**DIRECTIVE 1:**
Answer the following questions about the forum thread on booting with UUIDs.
(a) What must be done to use a UUID on the kernel line in grub.conf?
(b) Under what condition will the UUIDs change?
(c) Why does building the PATA driver into the kernel and loading the SATA driver as a module work?

**SELECTED EXTRACT:**
━━━━━━━━━━━━━━━━━━━━

Now you can edit /etc/fstab, and grub.conf in the normal way.

After that, shutdown for a reboot.

You can use UUID on the kernel line in grub.conf but you need to call mount from inside an initrd to do it.

The kernel does not read UUIDs itself.

----------

## fuzzybee

Thanks.

The UUIDs won't change when I boot out of the CHROOT, will they?  I've already set those in my fstab.

I *believe* my pata drive comes up as /dev/sdd1-3.  I guess I'll just plan on booting off a CD if I add another SATA disk, eh?

I've seen it bantered around to leave the PATA driver in the kernel, and load the SATA driver as a module to ensure it loads second.  Would this work in getting my PATA drive to always go to /dev/sda?

----------

## NeddySeagoon

fuzzybee,

The UUIDS will only chnage if your reformat the filesystem.

You mean the PATA driver in the SATA menu ?

Yes, that works because the in kernel things are initialised before modules are loaded.

If you add another drive, you can use the trial and error method at the grub prompt.

----------

## fuzzybee

Got it.  Thanks again for the help.

----------

## fuzzybee

Thanks for your help, everybody - got it booted up this afternoon.

----------

## BradN

No problem  :Smile: 

----------

━━━━━━━━━━━━━━━━━━━━

Rows from a dataset
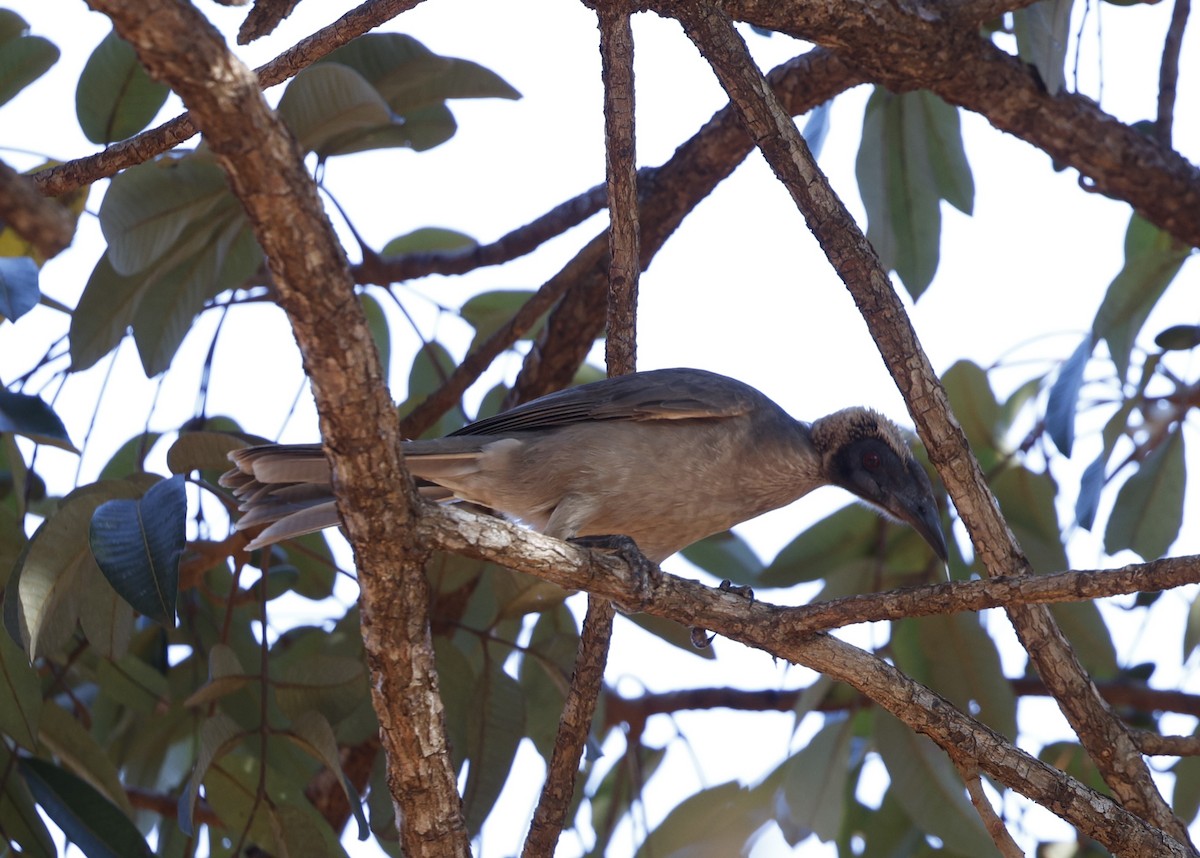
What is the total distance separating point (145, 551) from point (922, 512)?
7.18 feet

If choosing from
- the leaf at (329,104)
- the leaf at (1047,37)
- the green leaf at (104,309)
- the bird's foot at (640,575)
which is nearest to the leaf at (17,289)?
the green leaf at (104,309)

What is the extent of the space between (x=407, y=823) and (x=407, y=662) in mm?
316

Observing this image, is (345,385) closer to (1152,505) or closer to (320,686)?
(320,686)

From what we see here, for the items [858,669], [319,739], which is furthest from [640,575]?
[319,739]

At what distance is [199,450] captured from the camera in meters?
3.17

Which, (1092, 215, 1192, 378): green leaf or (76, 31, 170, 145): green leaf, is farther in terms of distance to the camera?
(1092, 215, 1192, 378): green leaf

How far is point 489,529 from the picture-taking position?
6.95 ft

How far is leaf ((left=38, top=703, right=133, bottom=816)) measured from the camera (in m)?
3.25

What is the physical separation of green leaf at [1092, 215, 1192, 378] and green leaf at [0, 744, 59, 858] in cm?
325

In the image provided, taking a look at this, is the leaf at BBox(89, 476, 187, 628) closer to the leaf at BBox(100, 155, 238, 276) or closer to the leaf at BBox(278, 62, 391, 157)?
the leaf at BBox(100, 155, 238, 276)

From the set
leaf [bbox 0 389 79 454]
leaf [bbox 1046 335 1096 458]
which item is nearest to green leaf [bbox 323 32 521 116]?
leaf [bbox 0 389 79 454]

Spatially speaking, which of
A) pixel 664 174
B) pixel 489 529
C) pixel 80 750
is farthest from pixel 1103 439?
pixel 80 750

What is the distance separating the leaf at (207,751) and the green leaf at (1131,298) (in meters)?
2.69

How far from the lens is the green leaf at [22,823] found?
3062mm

━━━━━━━━━━━━━━━━━━━━

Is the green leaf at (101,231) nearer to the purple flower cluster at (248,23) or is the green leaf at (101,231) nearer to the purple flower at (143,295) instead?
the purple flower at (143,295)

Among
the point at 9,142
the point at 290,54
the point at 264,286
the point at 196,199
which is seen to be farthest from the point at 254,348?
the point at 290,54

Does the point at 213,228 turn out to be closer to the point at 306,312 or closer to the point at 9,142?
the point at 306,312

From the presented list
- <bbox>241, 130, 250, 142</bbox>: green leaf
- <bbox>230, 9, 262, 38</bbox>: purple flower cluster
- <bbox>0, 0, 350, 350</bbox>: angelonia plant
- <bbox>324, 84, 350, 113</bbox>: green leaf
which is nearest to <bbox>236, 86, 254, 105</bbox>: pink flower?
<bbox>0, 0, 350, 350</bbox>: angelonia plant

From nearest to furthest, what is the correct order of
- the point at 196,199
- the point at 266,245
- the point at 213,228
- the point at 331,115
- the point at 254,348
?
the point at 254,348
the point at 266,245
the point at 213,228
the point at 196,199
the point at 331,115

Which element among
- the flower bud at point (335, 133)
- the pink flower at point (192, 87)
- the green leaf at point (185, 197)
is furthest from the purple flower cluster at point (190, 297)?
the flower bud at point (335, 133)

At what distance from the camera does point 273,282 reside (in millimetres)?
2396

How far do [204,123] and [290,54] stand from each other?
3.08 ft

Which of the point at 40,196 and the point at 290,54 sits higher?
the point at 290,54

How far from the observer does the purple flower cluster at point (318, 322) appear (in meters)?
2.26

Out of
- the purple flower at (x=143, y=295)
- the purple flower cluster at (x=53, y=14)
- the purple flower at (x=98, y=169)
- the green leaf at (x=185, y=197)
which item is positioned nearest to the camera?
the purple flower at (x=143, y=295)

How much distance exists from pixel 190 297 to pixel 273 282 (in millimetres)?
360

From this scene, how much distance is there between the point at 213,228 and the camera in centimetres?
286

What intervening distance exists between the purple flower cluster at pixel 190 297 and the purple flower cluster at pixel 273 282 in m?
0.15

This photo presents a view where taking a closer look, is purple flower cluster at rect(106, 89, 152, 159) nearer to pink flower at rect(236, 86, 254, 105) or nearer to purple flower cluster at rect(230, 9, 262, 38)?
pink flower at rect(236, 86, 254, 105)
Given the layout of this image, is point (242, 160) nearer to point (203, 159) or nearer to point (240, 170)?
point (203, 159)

━━━━━━━━━━━━━━━━━━━━

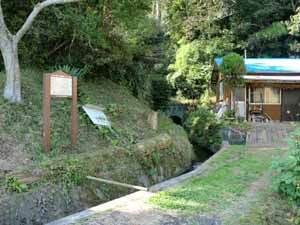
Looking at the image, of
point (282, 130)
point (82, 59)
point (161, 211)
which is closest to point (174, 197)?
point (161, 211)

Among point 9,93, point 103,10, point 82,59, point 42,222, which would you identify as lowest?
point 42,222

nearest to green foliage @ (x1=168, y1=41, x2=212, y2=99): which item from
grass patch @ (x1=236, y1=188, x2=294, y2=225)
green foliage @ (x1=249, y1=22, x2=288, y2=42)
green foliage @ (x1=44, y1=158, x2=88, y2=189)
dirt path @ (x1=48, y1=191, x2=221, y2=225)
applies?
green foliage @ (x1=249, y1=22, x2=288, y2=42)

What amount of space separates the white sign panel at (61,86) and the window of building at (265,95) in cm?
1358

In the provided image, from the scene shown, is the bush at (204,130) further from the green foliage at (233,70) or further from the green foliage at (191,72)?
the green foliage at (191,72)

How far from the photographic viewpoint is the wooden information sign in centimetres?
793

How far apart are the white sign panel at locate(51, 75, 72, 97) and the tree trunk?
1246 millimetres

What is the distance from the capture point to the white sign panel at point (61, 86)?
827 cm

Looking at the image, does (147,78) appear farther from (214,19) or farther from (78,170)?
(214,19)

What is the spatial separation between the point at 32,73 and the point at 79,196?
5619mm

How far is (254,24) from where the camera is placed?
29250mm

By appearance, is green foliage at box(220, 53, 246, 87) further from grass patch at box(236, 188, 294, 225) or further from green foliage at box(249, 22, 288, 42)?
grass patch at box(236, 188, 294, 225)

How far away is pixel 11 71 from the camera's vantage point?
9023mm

━━━━━━━━━━━━━━━━━━━━

**DIRECTIVE 2:**
Select every line in the records that contains the word "plant".

**CORRECT RESULT 1:**
(a) Mount must be called from inside an initrd, because the kernel does not read UUIDs itself.
(b) The UUIDs change only if the filesystem is reformatted.
(c) Components built into the kernel are initialized before modules are loaded.

**CORRECT RESULT 2:**
- <bbox>0, 0, 350, 350</bbox>: angelonia plant
<bbox>0, 0, 350, 350</bbox>: angelonia plant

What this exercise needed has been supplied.